If nostalgia is a boon to those who consider the past an infinitely less troubling time than the present, then it can also undermine the sadness and desperation that has always been prevalent since time immemorial. At its best, Netflix’s new series Stranger Things accomplishes both of these traits, presenting in its portrait of 1983 small-town America a composite of Steven Spielberg and John Carpenter movies that is undercut with middle-class malaise. The chief antagonists may be supernatural or bureaucratic in nature, but the most compelling source of conflict in Stranger Things is one between communion and conformity. Like another nostalgia-tinted portrait of the early 1980s from 2016, Richard Linklater’s Everbody Wants Some!!!, Stranger Things is at its most beguiling when attempting to distinguish the minute difference between unity and uniformity.
The catalyst for this cultural conflict lies, of course, in the disappearance of a boy from the town of Hawkins, Indiana. Very little of the nature of his disappearance is disclosed, though it is no major spoiler to say that it involves some monstrous creature that has escaped the confines of a gated facility nearby. The entire town is thrown into turmoil, including the boy’s mother (Winona Ryder, equally frazzled and ferocious) and brother (Charlie Heaton), his three closest friends (Finn Wolfhard, Gatten Matarazzo, and Caleb McLaughlin), and the hermetic sheriff (David Harbour). The boys, utilizing their vast prowess of fantasy tropes and not a little bit of pluck, search for their missing companion and inadvertently stumble upon a girl (Millie Bobby Brown) who may hold the key to this entire mystery. Needless to say that, without giving too much away, the perceptive viewer will be able to piece together a fairly cohesive picture of the puzzle slightly before the halfway mark of the eight-episode season.

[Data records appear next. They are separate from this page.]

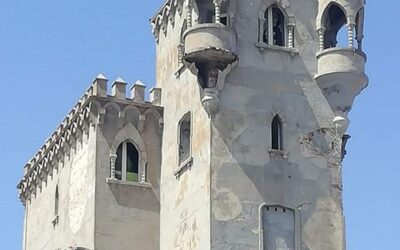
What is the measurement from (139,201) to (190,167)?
12.9 feet

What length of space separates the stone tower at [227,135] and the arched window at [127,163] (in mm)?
49

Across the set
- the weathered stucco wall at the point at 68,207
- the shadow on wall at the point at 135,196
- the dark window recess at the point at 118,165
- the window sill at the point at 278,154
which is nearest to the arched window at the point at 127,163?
the dark window recess at the point at 118,165

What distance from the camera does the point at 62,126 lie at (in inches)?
2025

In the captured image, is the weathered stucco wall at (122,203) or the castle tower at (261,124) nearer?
the castle tower at (261,124)

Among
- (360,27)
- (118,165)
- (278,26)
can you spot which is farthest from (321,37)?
→ (118,165)

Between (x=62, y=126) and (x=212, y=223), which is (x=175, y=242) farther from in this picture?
(x=62, y=126)

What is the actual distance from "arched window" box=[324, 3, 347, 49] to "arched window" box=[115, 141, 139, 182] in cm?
878

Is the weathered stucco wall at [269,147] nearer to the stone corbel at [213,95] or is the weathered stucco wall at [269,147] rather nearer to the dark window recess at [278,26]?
the stone corbel at [213,95]

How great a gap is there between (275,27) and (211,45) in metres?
3.62

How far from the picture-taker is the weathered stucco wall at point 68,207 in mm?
47094

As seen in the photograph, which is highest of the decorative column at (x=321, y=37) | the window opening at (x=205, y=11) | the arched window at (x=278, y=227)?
the window opening at (x=205, y=11)

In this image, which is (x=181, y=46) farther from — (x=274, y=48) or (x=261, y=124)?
(x=261, y=124)

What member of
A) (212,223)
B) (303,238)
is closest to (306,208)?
(303,238)

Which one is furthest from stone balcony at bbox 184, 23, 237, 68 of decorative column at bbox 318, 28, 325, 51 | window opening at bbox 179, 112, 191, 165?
decorative column at bbox 318, 28, 325, 51
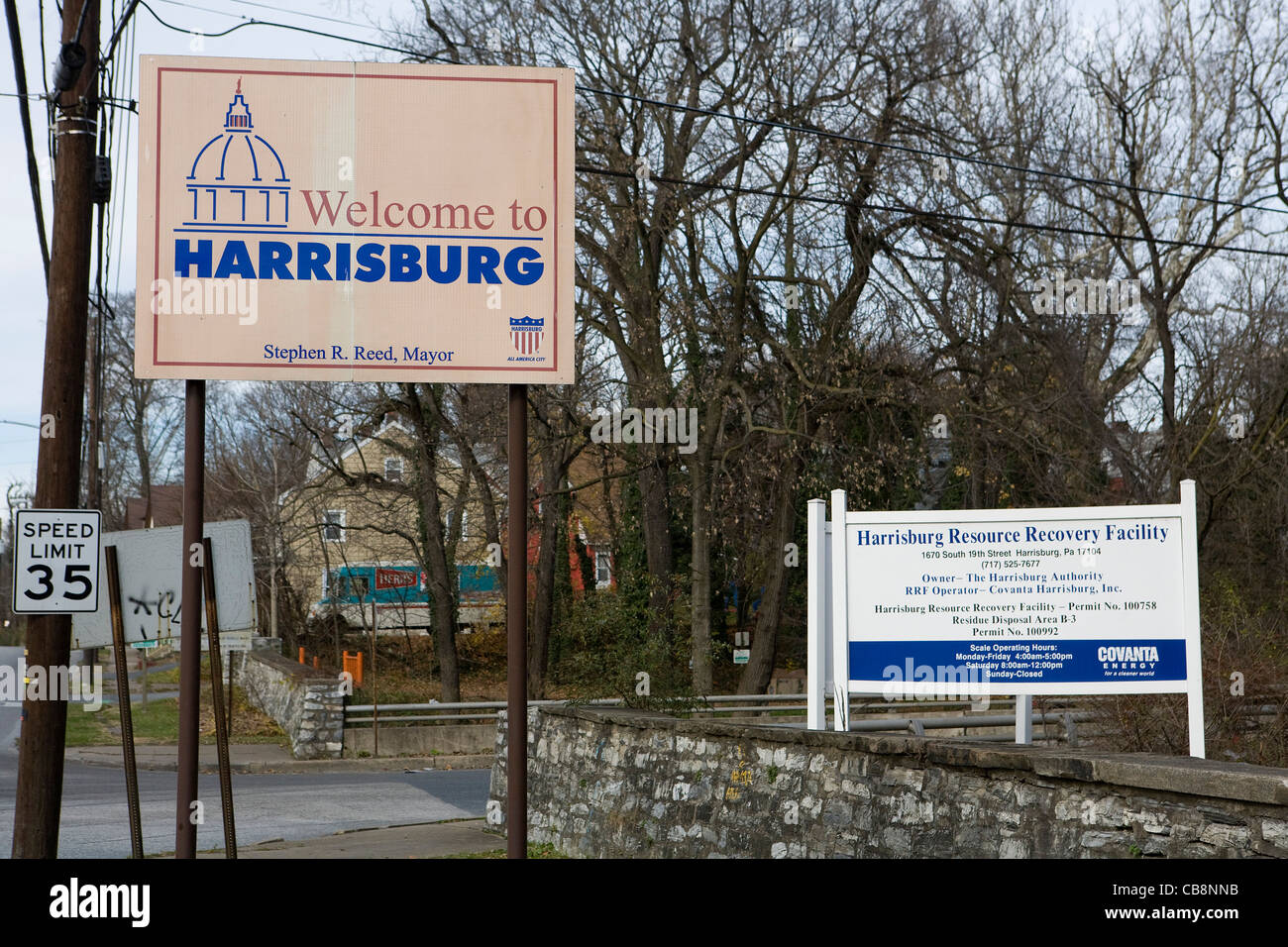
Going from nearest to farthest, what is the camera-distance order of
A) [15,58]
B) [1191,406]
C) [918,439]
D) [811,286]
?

Though a tremendous amount of time is invested in the gradual revelations of Will Byers’ whereabouts and the origins of the girl, Eleven (named accordingly for the sinister tattoo on her arm), the best moments of the series shine through interactions between characters. The eldest sister of one of the boys, Nancy (Natalia Dyer), has her own seemingly concurrent character arc which is subsumed into the main plot when her best friend also inexplicably vanishes. This eventually prompts her to collaborate with the older Byers brother, and while there are the requisite scenes of them either poring over possible clues or coming face to face with an assortment of nemeses, from the monster to a gang of impertinent teens, the best moment between the two concerns a conversation about their very selves. If not very elegant in its brusque prose, this exchange nevertheless cuts to the existential dilemma dwelling at the fringes of their collective psyche; how does one reject the promise of suburban complacency while not making the same mistakes as their parents? This inter-generational quandary between the Baby Boomers and their children growing in the New Morning of Reagan’s America provides a poignant layer to a show that threatens to veer into a mere sheen of superficiality.

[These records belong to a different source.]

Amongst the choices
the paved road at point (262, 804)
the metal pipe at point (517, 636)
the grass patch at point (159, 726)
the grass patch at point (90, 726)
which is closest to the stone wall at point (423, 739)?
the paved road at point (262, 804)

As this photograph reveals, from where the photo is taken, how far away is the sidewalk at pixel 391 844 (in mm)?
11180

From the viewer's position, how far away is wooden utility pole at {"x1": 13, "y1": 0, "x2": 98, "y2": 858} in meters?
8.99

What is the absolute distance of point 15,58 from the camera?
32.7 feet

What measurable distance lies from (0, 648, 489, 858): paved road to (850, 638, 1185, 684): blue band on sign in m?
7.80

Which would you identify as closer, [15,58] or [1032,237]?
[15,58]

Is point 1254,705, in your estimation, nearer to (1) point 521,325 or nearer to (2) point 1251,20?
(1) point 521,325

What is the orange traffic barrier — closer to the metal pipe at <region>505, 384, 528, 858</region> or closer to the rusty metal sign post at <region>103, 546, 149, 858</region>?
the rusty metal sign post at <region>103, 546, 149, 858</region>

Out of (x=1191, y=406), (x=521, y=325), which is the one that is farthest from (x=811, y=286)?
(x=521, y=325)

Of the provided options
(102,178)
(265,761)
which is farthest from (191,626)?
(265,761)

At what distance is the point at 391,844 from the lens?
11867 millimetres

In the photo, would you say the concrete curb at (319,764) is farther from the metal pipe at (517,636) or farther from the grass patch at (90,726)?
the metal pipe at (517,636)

If the series is guilty of indulging in the clichés and iconography of popular culture from the era in which it’s set without much subversion of said facets, the material is strengthened by several key players. Some of the townsfolk never transcend the requirements of the script, including two incompetent deputies cut from a cloth overly reminiscent of Andy Brennan from Twin Peaks. But actors like David Harbour and Millie Bobby Brown overcome their archetypes to find the wounded humanity of their characters, both in their fears and their yearnings. Even Joe Keery’s performance as Steve Harrington, the romantic rival of Jonathan Byers, imbues depth and charisma into a character that displays a perceptive acuity distinguishable from a purely lazy rehash of any sleazy bully in a high school movie from thirty years ago.
In the wake of a slew of retro horror media that has permeated the cultural landscape in recent years, Stranger Things is comfortably nestled between Super 8 and It Follows, both superior works that interrogated the concepts of filmmaking and sexuality, respectively, through a nostalgic lens. Stranger Things is attracted most to the power of myths and their efficacy in either compounding or concealing our deeper sources of mistrust, whether that be of our neighbors, our governments, or even ourselves. It is not yet a great series, but there is enough consideration of character, tone, and artifice that it has the potential should the Duffer Brothers continue peeling away the layers of their youth in relation to a contemporary America’s own fears and myths.